DataLakeHouse.io With Wasabi
    • 02 Oct 2024
    • 2 Minutes to read
    • PDF

    DataLakeHouse.io With Wasabi

    • PDF

    Article summary

    How do I use DataLakeHouse.io with Wasabi?

    Wasabi has been validated with DataLakeHouse.io which is a leading cloud data synchronization and business intelligence orchestration platform that enables data teams to build single source of truth repositories and data models with fast time to value solutions.

    1. Prerequisites

    2. Reference Architecture 

    DLH_Architecture_Black_Background.jpg

    3. Configuration

    3.1 Create an account at DataLakeHouse.io and make sure to verify your email address to activate your account.
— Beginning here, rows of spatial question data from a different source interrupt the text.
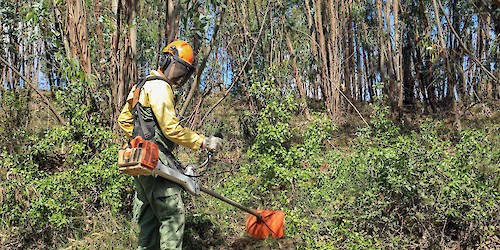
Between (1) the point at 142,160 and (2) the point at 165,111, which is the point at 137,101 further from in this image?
(1) the point at 142,160

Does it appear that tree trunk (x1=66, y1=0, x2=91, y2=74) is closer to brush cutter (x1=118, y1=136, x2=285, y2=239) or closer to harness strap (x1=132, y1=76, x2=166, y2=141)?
harness strap (x1=132, y1=76, x2=166, y2=141)

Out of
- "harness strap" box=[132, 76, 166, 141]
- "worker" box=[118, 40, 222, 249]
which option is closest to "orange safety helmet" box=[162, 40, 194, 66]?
A: "worker" box=[118, 40, 222, 249]

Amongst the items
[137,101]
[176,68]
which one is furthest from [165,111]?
[176,68]

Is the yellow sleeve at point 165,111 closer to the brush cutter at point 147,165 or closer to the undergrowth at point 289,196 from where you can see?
the brush cutter at point 147,165

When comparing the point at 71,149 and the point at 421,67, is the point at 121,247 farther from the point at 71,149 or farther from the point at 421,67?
the point at 421,67

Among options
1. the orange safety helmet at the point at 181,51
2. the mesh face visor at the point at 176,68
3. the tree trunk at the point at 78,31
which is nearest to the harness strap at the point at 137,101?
the mesh face visor at the point at 176,68

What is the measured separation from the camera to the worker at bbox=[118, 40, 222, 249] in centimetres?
339

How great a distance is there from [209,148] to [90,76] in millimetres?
2381

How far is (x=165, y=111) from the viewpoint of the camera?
3377mm

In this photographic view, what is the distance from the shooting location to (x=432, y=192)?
179 inches

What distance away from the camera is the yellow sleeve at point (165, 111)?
11.0ft

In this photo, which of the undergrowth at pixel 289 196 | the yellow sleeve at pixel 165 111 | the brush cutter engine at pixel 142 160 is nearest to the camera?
the brush cutter engine at pixel 142 160

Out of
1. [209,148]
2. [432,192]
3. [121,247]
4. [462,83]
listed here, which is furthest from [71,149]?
[462,83]

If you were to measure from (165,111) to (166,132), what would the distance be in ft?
0.50
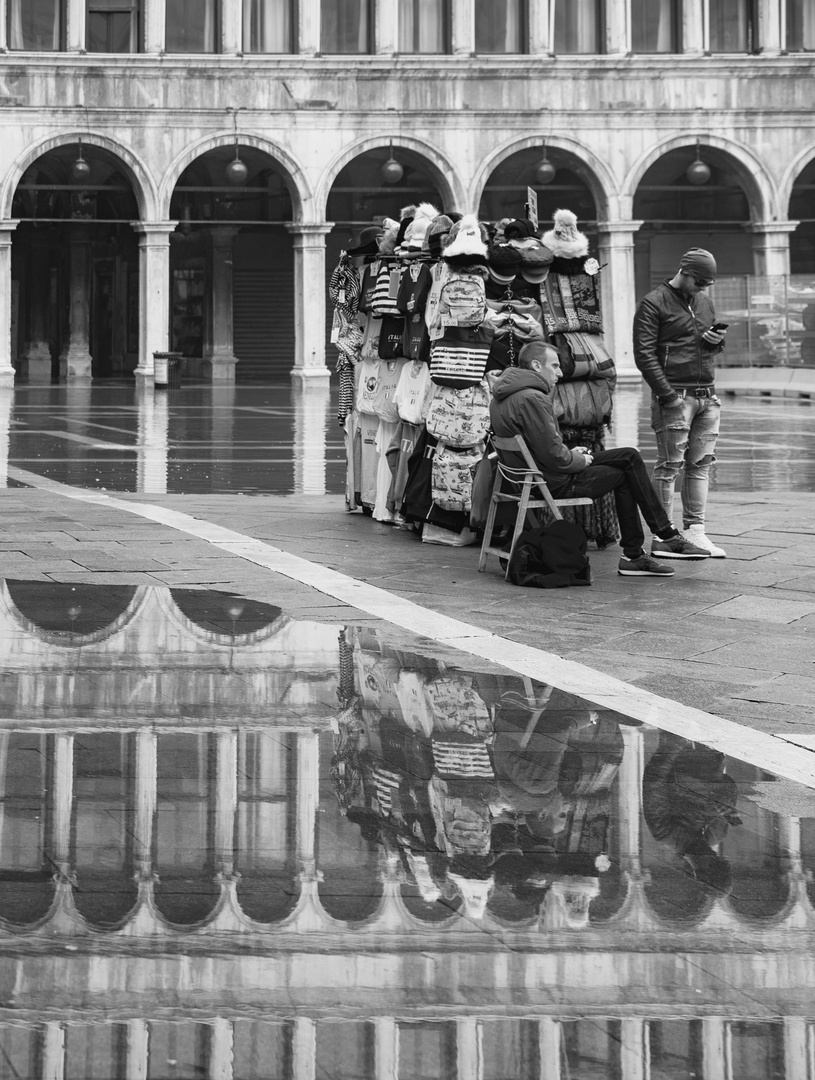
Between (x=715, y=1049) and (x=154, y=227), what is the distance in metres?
31.9

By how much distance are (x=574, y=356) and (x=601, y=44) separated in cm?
2622

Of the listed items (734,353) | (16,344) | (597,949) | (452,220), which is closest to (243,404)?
(734,353)

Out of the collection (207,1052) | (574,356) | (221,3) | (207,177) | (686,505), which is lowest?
(207,1052)

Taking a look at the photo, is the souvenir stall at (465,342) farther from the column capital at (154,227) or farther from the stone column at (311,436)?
the column capital at (154,227)

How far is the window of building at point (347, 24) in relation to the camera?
3453 cm

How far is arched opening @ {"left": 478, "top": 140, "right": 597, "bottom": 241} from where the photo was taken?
115 ft

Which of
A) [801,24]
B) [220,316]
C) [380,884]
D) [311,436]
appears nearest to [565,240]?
[380,884]

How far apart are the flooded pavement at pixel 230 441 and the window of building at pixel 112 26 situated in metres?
7.49

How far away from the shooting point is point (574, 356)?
1015 cm

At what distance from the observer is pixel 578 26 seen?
34.7m

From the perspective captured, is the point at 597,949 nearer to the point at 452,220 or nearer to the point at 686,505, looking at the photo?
the point at 686,505

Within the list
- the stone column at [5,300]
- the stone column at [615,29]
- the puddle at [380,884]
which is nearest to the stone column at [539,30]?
the stone column at [615,29]

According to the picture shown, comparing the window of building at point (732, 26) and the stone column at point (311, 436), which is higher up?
the window of building at point (732, 26)

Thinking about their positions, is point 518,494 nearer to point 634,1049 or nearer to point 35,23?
point 634,1049
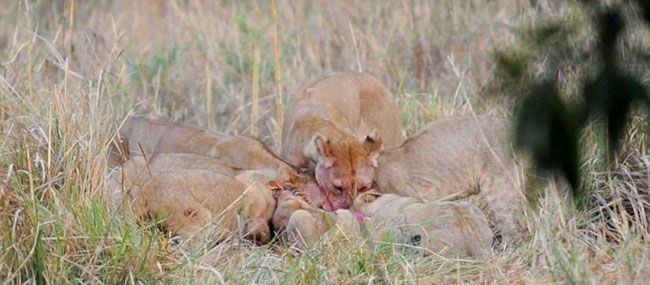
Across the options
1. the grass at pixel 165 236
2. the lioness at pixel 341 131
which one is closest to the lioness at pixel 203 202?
the grass at pixel 165 236

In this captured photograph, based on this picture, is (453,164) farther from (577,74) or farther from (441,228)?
(577,74)

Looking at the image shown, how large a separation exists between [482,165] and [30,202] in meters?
1.91

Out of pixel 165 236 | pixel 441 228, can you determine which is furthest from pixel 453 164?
pixel 165 236

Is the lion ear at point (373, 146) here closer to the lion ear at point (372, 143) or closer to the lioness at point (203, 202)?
the lion ear at point (372, 143)

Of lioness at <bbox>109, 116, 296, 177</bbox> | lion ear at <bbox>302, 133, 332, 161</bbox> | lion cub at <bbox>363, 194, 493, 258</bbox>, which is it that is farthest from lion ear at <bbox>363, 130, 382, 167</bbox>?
lion cub at <bbox>363, 194, 493, 258</bbox>

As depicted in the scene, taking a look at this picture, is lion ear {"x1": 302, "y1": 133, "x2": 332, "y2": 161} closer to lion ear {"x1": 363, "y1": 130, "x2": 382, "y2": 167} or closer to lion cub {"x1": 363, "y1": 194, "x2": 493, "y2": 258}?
lion ear {"x1": 363, "y1": 130, "x2": 382, "y2": 167}

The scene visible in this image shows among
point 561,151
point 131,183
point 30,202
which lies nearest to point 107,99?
point 131,183

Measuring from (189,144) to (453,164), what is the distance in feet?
3.80

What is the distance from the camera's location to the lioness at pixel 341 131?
5.70 metres

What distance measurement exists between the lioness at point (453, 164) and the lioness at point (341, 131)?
0.12 metres

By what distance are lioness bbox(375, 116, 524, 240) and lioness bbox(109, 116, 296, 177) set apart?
1.45 ft

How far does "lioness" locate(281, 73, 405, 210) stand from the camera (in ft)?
18.7

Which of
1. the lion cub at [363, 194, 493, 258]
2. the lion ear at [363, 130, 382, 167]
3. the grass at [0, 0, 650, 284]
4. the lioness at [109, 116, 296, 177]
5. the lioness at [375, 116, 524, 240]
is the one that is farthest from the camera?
the lioness at [109, 116, 296, 177]

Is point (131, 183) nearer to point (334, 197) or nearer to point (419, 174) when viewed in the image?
point (334, 197)
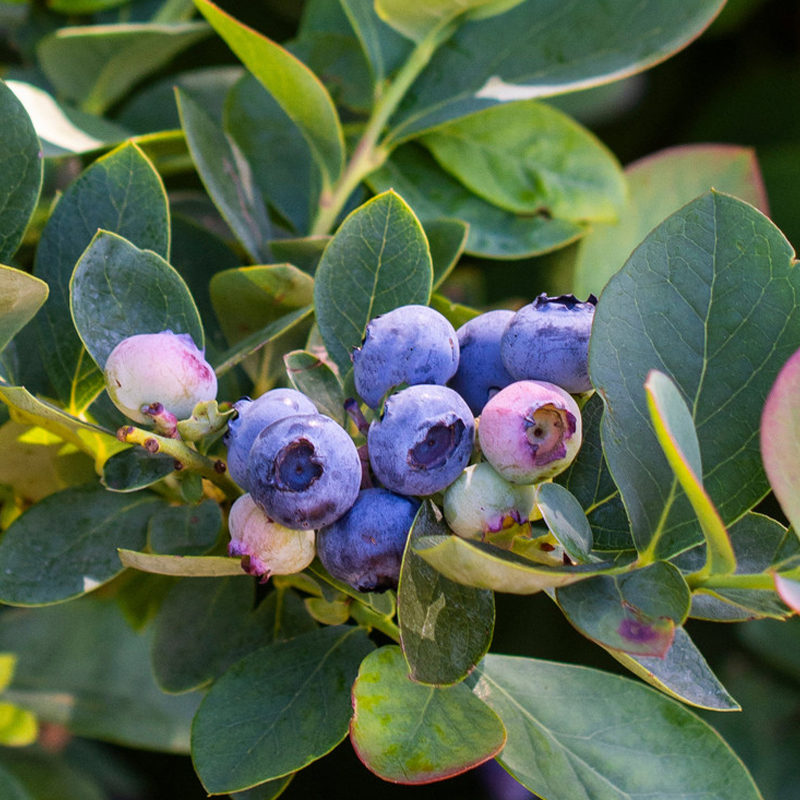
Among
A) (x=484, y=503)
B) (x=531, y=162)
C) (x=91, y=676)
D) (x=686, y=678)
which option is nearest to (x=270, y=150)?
(x=531, y=162)

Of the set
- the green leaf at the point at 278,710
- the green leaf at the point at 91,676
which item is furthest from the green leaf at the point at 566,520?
the green leaf at the point at 91,676

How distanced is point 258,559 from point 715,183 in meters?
0.75

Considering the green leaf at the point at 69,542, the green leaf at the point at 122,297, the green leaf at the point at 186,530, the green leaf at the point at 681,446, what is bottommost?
the green leaf at the point at 69,542

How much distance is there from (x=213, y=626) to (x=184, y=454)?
259mm

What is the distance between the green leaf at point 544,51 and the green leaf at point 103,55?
29 centimetres

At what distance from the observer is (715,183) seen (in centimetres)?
100

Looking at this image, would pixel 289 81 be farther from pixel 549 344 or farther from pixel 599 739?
pixel 599 739

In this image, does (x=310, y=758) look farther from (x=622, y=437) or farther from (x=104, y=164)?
Result: (x=104, y=164)

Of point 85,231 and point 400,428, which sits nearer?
point 400,428

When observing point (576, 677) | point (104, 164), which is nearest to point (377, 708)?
point (576, 677)

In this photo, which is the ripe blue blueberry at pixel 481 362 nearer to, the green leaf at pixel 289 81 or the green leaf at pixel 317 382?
the green leaf at pixel 317 382

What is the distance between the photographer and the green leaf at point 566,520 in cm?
50

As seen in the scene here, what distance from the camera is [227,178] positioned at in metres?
0.82

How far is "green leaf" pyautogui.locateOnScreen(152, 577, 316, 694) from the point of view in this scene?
2.48ft
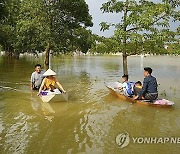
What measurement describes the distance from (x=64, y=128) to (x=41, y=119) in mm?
1395

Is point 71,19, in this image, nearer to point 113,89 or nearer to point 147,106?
point 113,89

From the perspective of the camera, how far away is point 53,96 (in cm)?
1177

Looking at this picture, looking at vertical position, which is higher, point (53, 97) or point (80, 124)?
point (53, 97)

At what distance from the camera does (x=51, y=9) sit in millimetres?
21703

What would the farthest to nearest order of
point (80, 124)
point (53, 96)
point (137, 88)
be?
point (137, 88) < point (53, 96) < point (80, 124)

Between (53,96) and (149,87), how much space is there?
13.4ft

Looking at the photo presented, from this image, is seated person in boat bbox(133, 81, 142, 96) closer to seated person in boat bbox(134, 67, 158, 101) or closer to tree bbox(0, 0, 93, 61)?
seated person in boat bbox(134, 67, 158, 101)

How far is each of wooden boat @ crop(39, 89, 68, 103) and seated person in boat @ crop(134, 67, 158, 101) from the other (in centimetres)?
341

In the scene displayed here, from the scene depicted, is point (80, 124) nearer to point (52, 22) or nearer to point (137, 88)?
point (137, 88)

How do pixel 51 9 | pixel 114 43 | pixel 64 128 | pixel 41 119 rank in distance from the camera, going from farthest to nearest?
1. pixel 51 9
2. pixel 114 43
3. pixel 41 119
4. pixel 64 128

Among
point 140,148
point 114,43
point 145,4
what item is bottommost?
point 140,148

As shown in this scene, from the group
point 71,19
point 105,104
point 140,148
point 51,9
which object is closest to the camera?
point 140,148

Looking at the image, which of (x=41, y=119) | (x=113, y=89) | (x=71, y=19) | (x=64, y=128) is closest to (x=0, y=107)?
(x=41, y=119)

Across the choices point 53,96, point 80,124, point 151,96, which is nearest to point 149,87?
point 151,96
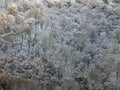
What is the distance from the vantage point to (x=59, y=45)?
15.1 metres

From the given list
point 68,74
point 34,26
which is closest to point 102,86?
point 68,74

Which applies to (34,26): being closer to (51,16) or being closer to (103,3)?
(51,16)

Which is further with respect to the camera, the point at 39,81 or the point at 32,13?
the point at 32,13

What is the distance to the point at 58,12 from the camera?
17719 mm

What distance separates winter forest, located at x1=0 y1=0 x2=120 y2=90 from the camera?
1341cm

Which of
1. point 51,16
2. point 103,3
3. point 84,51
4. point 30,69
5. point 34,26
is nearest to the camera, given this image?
point 30,69

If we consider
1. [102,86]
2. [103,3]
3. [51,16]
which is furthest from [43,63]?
[103,3]

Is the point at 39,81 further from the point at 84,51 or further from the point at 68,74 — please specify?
the point at 84,51

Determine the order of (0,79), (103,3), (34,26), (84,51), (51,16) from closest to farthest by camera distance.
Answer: (0,79) → (84,51) → (34,26) → (51,16) → (103,3)

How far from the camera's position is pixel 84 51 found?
14984 mm

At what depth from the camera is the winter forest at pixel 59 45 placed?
44.0 ft

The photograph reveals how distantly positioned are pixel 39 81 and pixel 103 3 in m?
7.91

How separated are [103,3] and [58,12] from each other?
317cm

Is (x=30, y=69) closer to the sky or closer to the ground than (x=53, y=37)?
closer to the ground
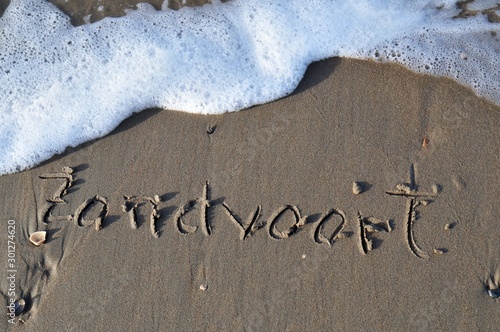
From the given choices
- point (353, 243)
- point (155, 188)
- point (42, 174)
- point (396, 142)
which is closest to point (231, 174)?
point (155, 188)

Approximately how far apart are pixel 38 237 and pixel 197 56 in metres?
1.82

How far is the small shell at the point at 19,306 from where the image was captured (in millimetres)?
3104

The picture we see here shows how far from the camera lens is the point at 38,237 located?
10.5ft

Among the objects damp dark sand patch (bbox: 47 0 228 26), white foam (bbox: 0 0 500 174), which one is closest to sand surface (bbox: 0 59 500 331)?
white foam (bbox: 0 0 500 174)

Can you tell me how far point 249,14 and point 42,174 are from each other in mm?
2058

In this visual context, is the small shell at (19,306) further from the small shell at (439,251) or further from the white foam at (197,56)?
the small shell at (439,251)

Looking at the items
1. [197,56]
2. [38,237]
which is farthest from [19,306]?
[197,56]

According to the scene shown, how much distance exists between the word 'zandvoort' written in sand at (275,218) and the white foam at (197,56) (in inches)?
22.0

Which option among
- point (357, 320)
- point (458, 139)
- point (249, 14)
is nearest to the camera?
point (357, 320)

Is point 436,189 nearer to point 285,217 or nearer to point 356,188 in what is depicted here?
point 356,188

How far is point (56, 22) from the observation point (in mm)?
3699

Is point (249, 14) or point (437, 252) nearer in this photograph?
point (437, 252)

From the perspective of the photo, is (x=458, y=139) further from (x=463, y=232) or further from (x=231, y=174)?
(x=231, y=174)

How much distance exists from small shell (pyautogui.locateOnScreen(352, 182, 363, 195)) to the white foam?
0.87m
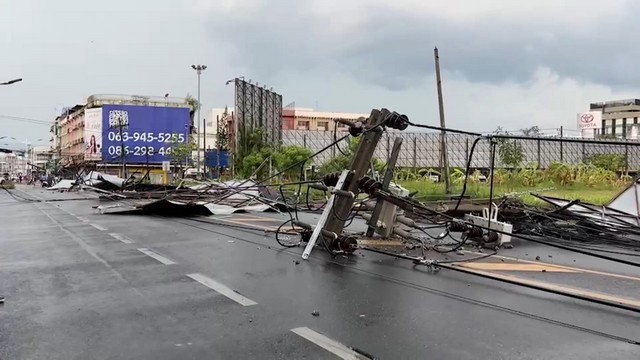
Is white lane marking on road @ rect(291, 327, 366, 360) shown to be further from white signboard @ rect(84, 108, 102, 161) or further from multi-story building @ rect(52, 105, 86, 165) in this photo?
multi-story building @ rect(52, 105, 86, 165)

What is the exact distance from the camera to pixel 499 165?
3606 cm

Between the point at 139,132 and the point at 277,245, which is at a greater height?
the point at 139,132

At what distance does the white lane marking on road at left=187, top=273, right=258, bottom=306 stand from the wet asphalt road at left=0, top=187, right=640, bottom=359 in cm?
1

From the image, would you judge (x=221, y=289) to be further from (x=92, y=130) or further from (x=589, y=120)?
(x=589, y=120)

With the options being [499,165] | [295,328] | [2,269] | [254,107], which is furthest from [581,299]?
[254,107]

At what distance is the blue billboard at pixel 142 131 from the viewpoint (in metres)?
79.7

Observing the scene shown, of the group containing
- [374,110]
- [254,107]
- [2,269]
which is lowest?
[2,269]

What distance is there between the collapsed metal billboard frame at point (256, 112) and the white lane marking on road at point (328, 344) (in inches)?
2031

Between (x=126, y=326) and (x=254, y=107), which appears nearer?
(x=126, y=326)

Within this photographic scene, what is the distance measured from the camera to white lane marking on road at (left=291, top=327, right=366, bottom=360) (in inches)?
179

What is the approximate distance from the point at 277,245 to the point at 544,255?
16.5 ft

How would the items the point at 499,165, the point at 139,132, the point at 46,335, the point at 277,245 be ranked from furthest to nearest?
1. the point at 139,132
2. the point at 499,165
3. the point at 277,245
4. the point at 46,335

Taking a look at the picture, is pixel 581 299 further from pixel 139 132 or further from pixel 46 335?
pixel 139 132

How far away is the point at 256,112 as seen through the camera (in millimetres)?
62938
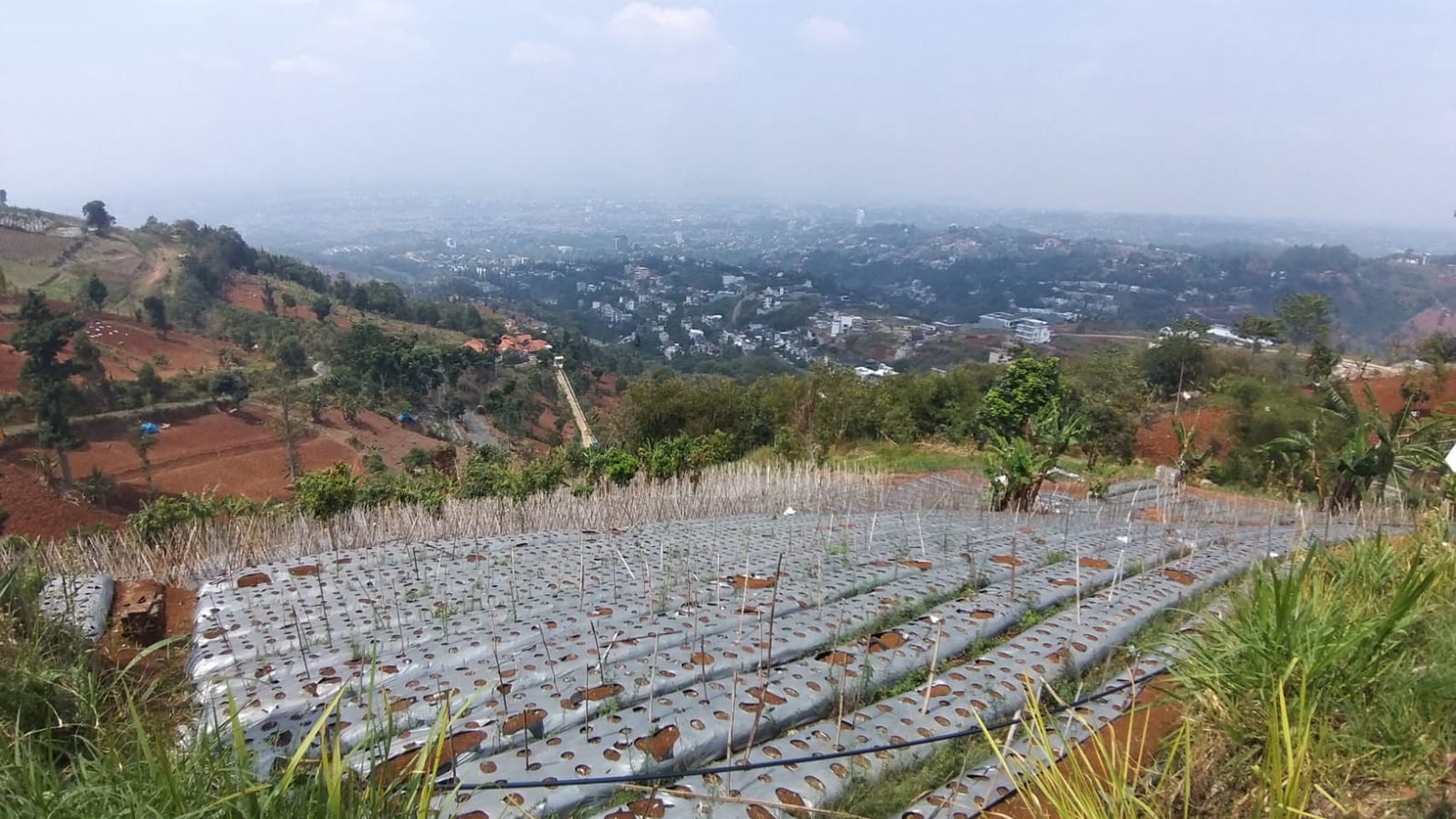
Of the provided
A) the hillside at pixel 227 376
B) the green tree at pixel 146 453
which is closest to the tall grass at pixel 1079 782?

    DLH_New_User_Black_Background.jpg

    3.2 Log in to your DataLakeHouse.io account at the portal login.

    DLH_Portal_Login_Black_Background.jpg

    3.3 On the Dashboard click on "+ Add a Source".

    Dashboard_Add_Source_Black_Background.jpg

    3.4 Search for Wasabi and then click on "Add New Source"

    DLH_Search_for_Wasabi_Black_Background.jpg

    3.5 Follow the instructions and enter the required information about your Wasabi Connection:

    • Name - Alias for this connection unique from any other connections you created or will create

    • Target Schema Prefix - Prefix for the schema at the target you will sync to

    • Bucket - Enter the bucket name where your files are stored

    • Region - Select the region where your bucket is stored

    • Folder Path - is a path on the root bucket from where desired files will be retrieved

    • Access Key - Enter your Wasabi Access Key credentials

    • Secret Key - Enter your Wasabi Secret Key credentials

    Wasabi_Storage_Connection_Black.jpg

    3.6 Click the "Save & Test" button once all the data has been entered. 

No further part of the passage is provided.